The mother of all federal mandates is undoubtedly the EPA’s “endangerment finding” on so-called greenhouse gases. At the behest of a minority of states, the Supreme Court overturned a lower court opinion by ruling, under the Clean Air Act of 1970, that the EPA has the power to regulate carbon dioxide as a pollutant, though the “greenhouse gas” was never contemplated as a pollutant when the law was passed.4
Consequently, the Agency is now set to implement the most sweeping regulations in United States history, imposing drastic energy limits upon the states by dictating all manners of fuel efficiency on their residents-even down to the kind of light bulbs they may use.5 If Congress passes similar legislation, such as the American Clean Energy and Security Act, the costs for energy consumers have been estimated at nearly a trillion dollars.6 States are so fearful of the regulations that a number of them, including Texas and Virginia, are devising ways to challenge the EPA’s authority to dictate such a policy on carbon dioxide.
The sad lesson is this: by granting arbitrary enforcement powers to a myriad of federal agencies, the government has turned the average citizen into an environmental criminal. Hysteria over so-called “environmental tobacco smoke,” for example, led Congress to pass the Family Smoking Prevention and Tobacco Control Act, thus granting the Food and Drug Administration power to control personal smoking habits.7 “The antithesis of the rule of law,” as one observer wryly noted, “is not anarchy, but a tyranny of laws.”8
The federal green brigade seems incapable of understanding the positive correlation between a nation’s wealth and a cleaner environment. As an economy grows, it can afford more regulations and associated costs. Of course the inverse is true as well. If you want to stifle economic growth, slapping on more and more rules does the trick.

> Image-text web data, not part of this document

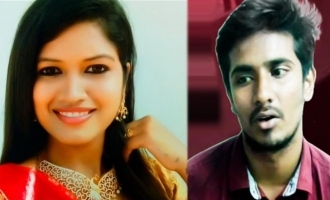Yashika's lover arrested!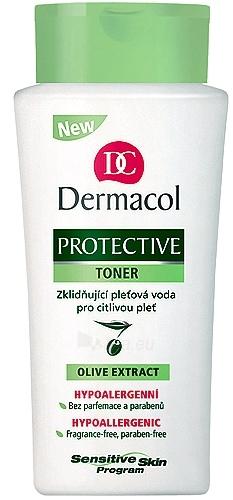 Dermacol Protective Toner Cosmetic 200ml Paveikslėlis 1 iš 1 250840700173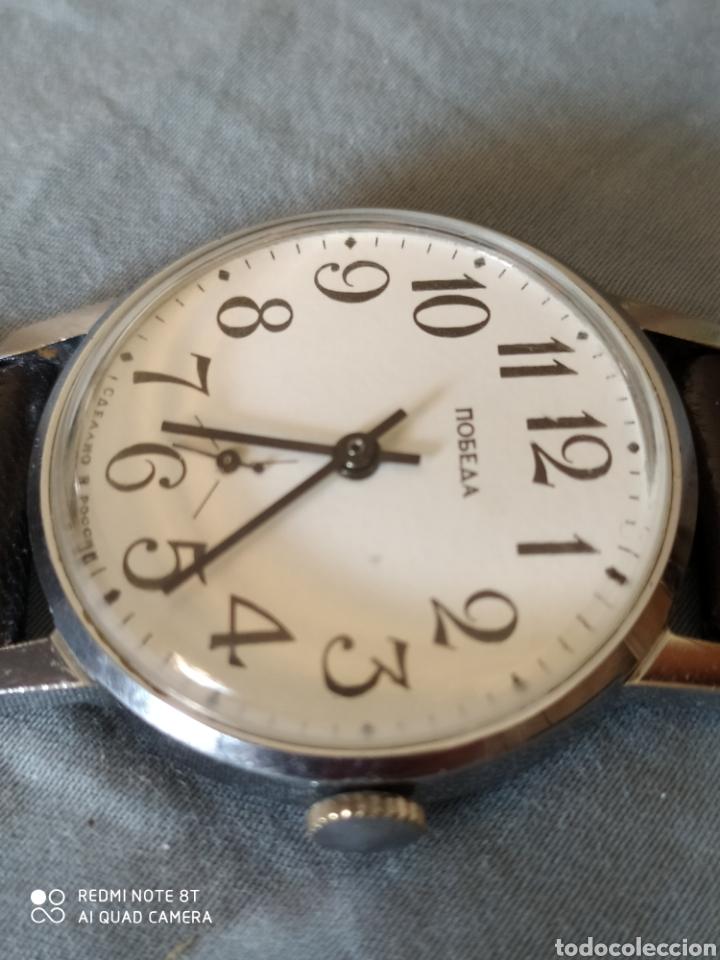 Relojes de pulsera: Reloj manual ruso Pobeda - Foto 4 - 212623876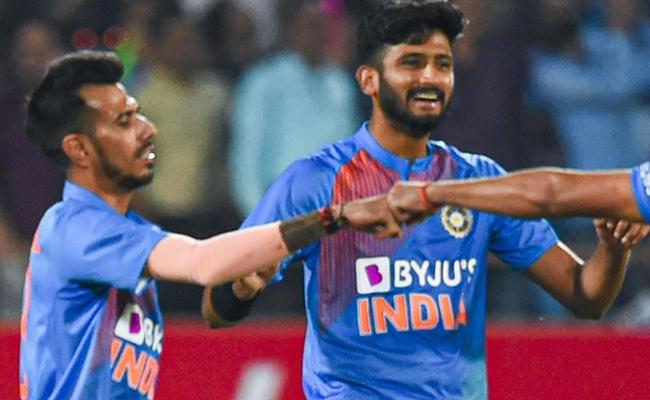 Ind vs Ban: Chahal One Wicket Away For Massive Achievement - Sakshi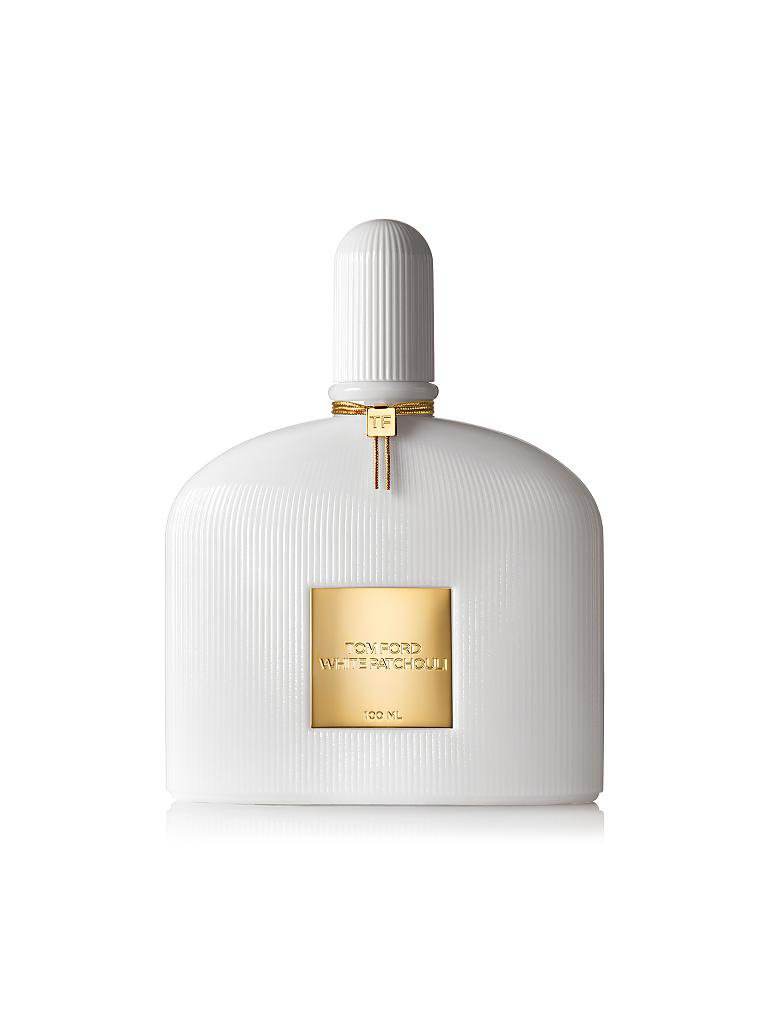 TOM FORD | White Patchouli Eau de Parfum 100ml | transparent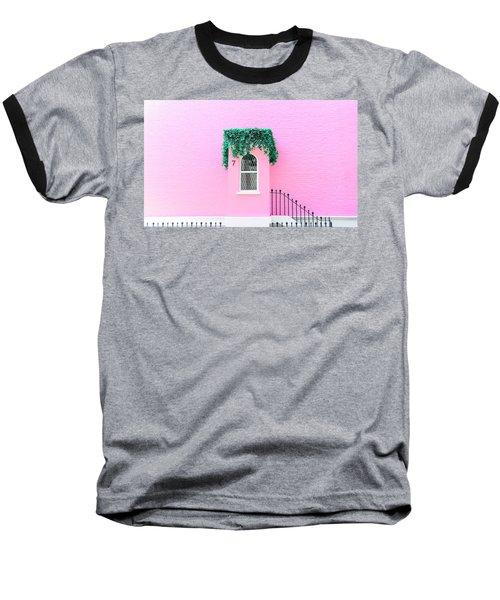 Scarlett Baseball T-Shirt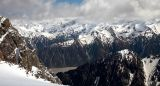 Helicopter ride to Mt. Cook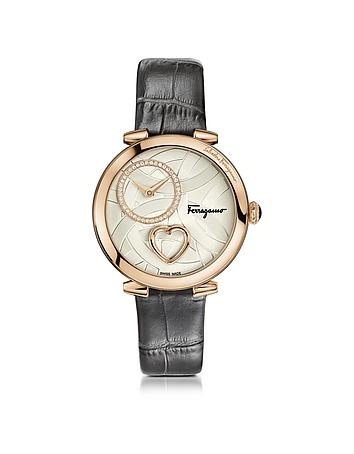 Salvatore Ferragamo - Cuore Ferragamo Rose Gold IP Diamonds Women's Watch w/Grey Croco Embossed Stra
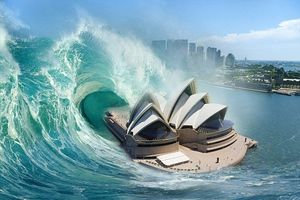 Chuyên gia cảnh báo Australia sẽ phải đối mặt với sóng thần cao tới 60 m
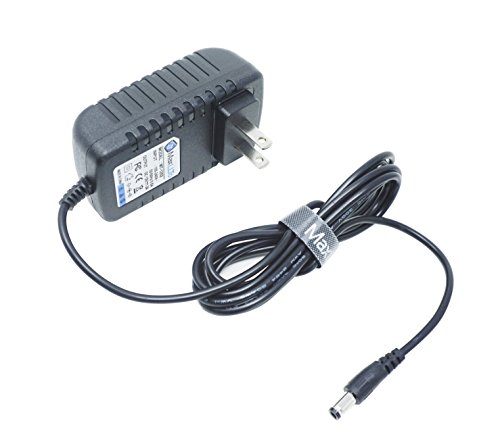 12V 2A AC Power Replacement Adapter for Yamaha PSR-225 PSR-225GM PSR-230 Keyboard Wall Charger Power Supply Cord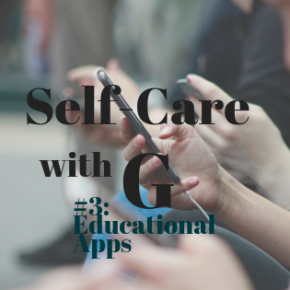 Self-Care with G: Educational Apps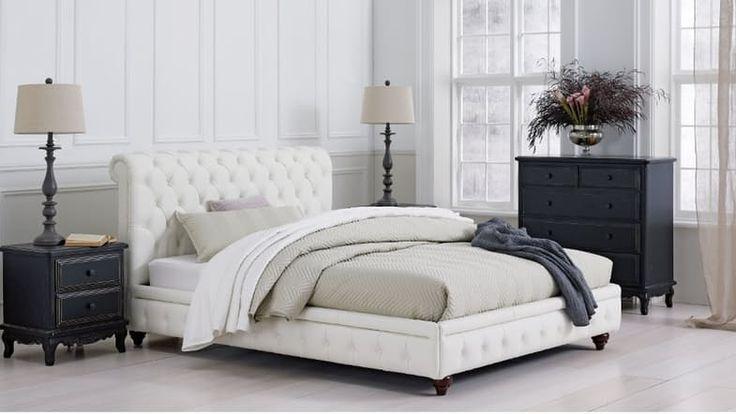 Simon Leather Bed Frame | Domayne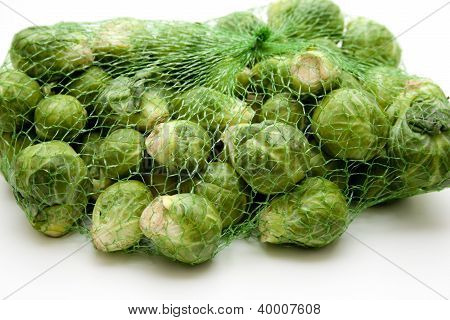 Green Brussels sprouts in Net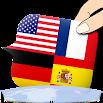 Global interpreter [EUR]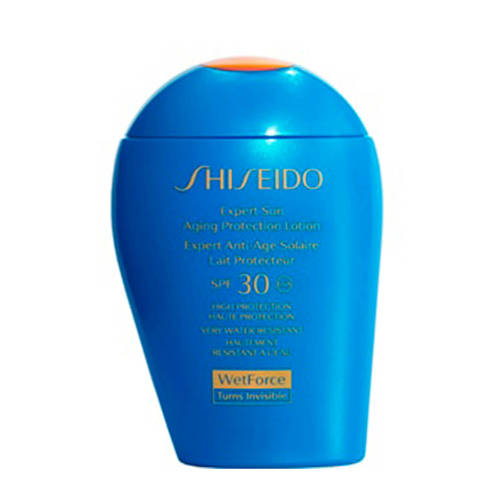 Shiseido Expert Sun Aging Protection Lotion SPF30 - 100 ml kopen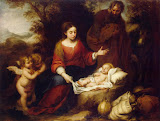 Rest on the Flight into Egypt by Bartolome Esteban Murillo - Christianity Paintings from Hermitage Museum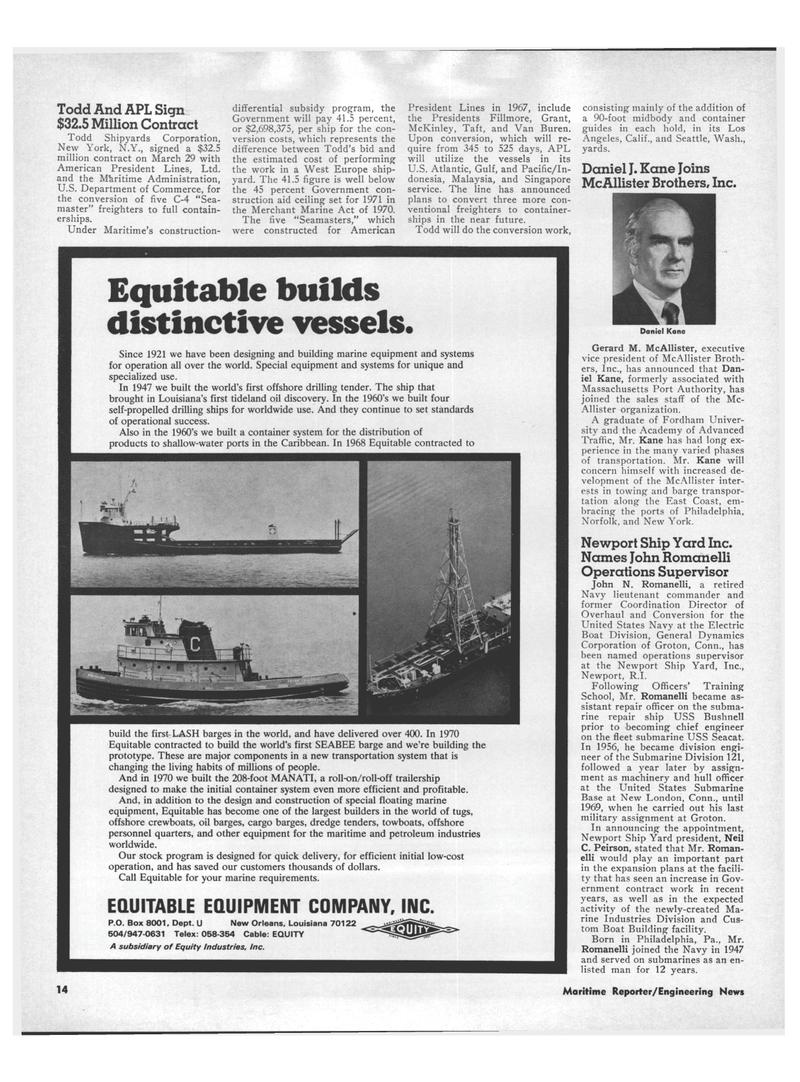 Maritime Reporter Magazine, page 12,  Apr 15, 1971 California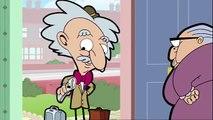 Mr Bean Cartoon 2018 - Inventor | Season 1 Episode 20 | Funny Cartoon for Kids | Best Cartoon | Cartoon Movie | Animation 2018 Cartoons
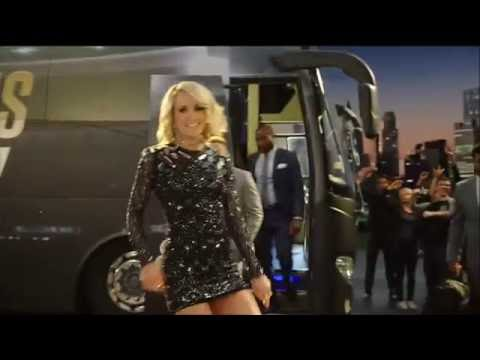 New Sunday Night Football intro - featuring Carrie Underwood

That’s one reason why China and India were so vehemently opposed to the drastic global warming regulations pushed by activists at the failed climate summit in Copenhagen in 2009. These are the activists that we now know included the very United Nations panel that member countries rely on for their public policy data.9
Where this will end is anyone’s guess. After all, if one assumes that most pollution is, by definition, interstate, the same theoretical rationale for federal regulations would inevitably lead to some form of global governance-unless you believe the evils of pollution obey national borders. The environmental endgame, and what seems desirable by so many green advocates, is global enforcement. American sovereignty may be in the proverbial crosshairs.
Environmentalism is certainly one of the most pronounced federal intrusions into our daily lives, but far from the only one. The 2008 Federal Register, which documents all federal regulations, has now reached almost 80,000 pages according to the Competitive Enterprise Institute.10 Regulatory costs are now over one trillion dollars annually, and “the annual outflow of roughly 4,000 final rules has meant that well over 40,000 final rules were issued during the past decade.”11 The federal tax code alone now totals over nine million words, ten times more than the Holy Bible.12 Compliance costs are now estimated to be near $300 billion annually, above and beyond an estimated $1.5 trillion in federal taxes paid.13
Criminal justice is also getting into the act. Though the Constitution mentions only three federal crimes, “Congress has enacted over 4,000 federal crimes.”14 They cover everything from the “air you breathe, the water you drink, the size of your toilet tank, the water pressure in your shower, the words you can speak under oath and in private, how your physician treats your illness, what your children study in grade school, how fast you can drive your car, and what you can drink before you drive it are all regulated by federal law.”15 Under the 1,000-page, $33 billion, 1994 Crime Bill, the majority of crimes involving a firearm have effectively become federal offenses.16
Former Attorney General Edwin Meese is fond of saying, “Let’s not make a federal case out of it,” but that is exactly what we have done.17 Our new national motto more closely resembles “There ought to be a law.” An American Bar Association task force that Meese chaired in 1999, as well as a similar report authored by Chief Justice William Rehnquist the year before, warned of the dangers of “duplicative prosecutions at the state and federal levels for the same course of conduct,” i.e., double jeopardy.18 That is much less a problem when federal prosecutions are restricted to only those cases where there is an enumerated federal interest.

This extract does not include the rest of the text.